Least Squares Problems

Least Squares Problems#

Least squares problems occur in optimisation, data fitting and other fields of the mathematical sciences.

Consider a matrix \(A \in \mathbb{R}^{m \times n}\) and a vector \(b \in \mathbb{R}^m\). The central idea of the least squares problem is to find a vector \(\hat{x} \in \mathbb{R}^n\) that minimises the Euclidean norm (or \(2\)-norm) of the residual vector \(Ax - b\). This problem is formulated as

\[ \hat{x} \in \text{arg}\min_{x \in \mathbb{R}^n} \|Ax - b\|_2. \]

Here \(\text{arg}\min_{x \in \mathbb{R}^n} \|Ax - b\|_2\) is the set of all \(x\) which minimise \(\|Ax - b\|_2\). If the minimiser is unique, we also write (with a slight abuse of notation)

\[ \hat{x} = \text{arg}\min_{x \in \mathbb{R}^n} \|Ax - b\|_2. \]

Thus, in the least squares sense, the optimisation problem generalises the concept of the solution to a system of linear equations: if \(A\) is invertible, then \(A \hat{x} = b\). If \(A\) is overdetermined, then \(\hat{x}\) aims to minimise the amount by which \(A \hat{x}\) fails to achieve equality with \(b\).

The normal equation#

The identity

\[ A^TA\hat{x} = A^Tb. \]

is called the normal equation of the least-squares problem.

Theorem 3 (Normal equation of least-squares approximations)

Let \(A \in \mathbb{R}^{m \times n}\), \(b \in \mathbb{R}^m\). Then

\[ \hat{x} \in \text{arg}\min_{x \in \mathbb{R}^n} \|Ax - b\|_2. \]

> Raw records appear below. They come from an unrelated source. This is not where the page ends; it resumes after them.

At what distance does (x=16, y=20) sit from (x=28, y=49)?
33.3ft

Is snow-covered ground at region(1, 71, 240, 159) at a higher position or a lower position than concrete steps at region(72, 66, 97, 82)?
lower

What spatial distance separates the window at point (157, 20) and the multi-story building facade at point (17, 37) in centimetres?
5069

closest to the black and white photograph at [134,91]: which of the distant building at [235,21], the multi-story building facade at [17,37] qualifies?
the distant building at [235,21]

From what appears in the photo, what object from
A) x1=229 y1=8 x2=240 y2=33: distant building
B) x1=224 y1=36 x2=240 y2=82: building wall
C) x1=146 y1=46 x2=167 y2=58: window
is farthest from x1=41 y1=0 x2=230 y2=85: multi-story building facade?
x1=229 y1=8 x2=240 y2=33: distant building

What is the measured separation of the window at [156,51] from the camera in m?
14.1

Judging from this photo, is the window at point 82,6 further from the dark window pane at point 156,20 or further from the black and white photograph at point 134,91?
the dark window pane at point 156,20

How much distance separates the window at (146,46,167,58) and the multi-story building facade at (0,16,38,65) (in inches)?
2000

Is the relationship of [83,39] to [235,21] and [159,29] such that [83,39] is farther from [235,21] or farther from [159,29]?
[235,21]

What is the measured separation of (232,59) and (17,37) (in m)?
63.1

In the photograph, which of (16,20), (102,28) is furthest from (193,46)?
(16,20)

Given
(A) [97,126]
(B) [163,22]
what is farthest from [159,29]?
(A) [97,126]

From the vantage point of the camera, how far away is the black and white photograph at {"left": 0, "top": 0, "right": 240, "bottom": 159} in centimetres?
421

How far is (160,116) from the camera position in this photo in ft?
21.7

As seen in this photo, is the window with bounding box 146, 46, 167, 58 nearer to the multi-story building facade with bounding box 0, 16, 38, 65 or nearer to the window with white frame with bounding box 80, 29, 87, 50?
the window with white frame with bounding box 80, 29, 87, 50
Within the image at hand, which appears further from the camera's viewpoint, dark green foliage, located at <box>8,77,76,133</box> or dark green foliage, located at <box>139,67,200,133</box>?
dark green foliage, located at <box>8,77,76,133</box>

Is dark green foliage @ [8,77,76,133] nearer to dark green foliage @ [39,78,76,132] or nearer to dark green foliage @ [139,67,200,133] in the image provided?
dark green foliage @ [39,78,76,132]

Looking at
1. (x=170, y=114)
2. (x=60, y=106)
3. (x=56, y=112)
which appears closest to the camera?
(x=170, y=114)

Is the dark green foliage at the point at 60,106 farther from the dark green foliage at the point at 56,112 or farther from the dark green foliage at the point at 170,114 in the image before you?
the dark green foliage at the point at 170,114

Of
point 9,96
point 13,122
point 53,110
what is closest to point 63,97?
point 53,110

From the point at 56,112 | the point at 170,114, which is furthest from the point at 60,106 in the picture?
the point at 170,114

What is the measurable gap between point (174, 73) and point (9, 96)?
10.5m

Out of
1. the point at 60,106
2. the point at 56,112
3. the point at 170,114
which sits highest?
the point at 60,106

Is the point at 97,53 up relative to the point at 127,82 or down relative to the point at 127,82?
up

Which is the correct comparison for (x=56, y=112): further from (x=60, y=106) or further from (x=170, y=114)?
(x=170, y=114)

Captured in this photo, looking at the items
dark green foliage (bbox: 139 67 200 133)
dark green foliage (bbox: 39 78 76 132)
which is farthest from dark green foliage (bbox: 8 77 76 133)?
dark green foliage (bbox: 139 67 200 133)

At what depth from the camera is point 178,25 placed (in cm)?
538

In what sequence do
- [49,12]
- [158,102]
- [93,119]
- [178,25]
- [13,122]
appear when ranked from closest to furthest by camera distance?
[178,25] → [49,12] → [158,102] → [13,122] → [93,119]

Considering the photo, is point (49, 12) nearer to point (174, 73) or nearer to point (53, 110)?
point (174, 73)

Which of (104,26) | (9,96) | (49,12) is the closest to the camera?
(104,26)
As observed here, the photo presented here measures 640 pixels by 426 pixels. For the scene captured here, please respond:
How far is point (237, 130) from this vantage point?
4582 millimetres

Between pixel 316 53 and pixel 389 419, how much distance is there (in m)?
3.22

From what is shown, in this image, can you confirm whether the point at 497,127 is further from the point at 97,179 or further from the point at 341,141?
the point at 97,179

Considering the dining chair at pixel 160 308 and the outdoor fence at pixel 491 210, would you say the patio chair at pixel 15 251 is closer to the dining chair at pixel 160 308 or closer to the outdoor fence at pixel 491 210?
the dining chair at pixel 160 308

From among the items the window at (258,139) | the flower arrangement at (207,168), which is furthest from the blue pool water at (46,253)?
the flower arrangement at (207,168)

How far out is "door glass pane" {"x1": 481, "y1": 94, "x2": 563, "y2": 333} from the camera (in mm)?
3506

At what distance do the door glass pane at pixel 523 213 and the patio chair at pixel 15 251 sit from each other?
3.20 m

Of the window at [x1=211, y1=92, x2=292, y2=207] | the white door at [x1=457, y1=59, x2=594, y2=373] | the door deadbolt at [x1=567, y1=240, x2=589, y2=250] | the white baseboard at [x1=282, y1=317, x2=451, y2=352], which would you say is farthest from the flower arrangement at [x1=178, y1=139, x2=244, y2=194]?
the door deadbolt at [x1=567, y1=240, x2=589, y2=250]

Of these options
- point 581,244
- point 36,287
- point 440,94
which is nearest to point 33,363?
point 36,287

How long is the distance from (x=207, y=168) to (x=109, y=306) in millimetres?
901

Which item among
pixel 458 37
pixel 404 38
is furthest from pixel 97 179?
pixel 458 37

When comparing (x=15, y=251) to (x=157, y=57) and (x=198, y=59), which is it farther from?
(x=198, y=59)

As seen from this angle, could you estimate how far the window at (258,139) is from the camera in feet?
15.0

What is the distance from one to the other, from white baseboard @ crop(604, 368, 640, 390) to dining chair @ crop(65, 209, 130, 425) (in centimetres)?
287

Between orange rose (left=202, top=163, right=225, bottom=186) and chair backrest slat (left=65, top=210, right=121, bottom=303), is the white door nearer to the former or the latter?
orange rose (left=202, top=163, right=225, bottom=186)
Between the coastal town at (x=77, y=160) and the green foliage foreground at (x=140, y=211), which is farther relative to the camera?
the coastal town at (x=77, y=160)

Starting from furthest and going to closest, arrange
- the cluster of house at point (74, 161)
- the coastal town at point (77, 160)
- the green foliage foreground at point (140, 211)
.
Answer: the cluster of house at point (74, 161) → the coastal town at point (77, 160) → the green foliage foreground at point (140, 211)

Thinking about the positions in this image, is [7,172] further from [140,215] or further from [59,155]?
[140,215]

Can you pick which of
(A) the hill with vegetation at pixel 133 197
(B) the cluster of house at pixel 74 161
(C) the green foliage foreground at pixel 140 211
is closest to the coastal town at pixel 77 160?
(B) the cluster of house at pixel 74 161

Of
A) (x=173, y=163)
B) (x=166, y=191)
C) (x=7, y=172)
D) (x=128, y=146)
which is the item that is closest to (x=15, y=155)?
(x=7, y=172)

if and only if \(\hat{x}\) satisfies the normal equation.

Proof. The vector \(\hat{x}\) minimises the least-squares problem if and only if for all \(\epsilon\in\mathbb{R}^n\):

\[\begin{split} \begin{aligned} \|A\hat{x} -b \|_2^2 & \leq \|A(\hat{x} + \epsilon) - b\|_2^2 = \left[A(\hat{x} + \epsilon) - b\right]^T\left[A(\hat{x} + \epsilon) - b\right]\\ &= \|A\hat{x} -b \|_2^2+2 \epsilon^T(A^TA\hat{x} - A^Tb) + \epsilon^TA^TA\epsilon \end{aligned} \end{split}\]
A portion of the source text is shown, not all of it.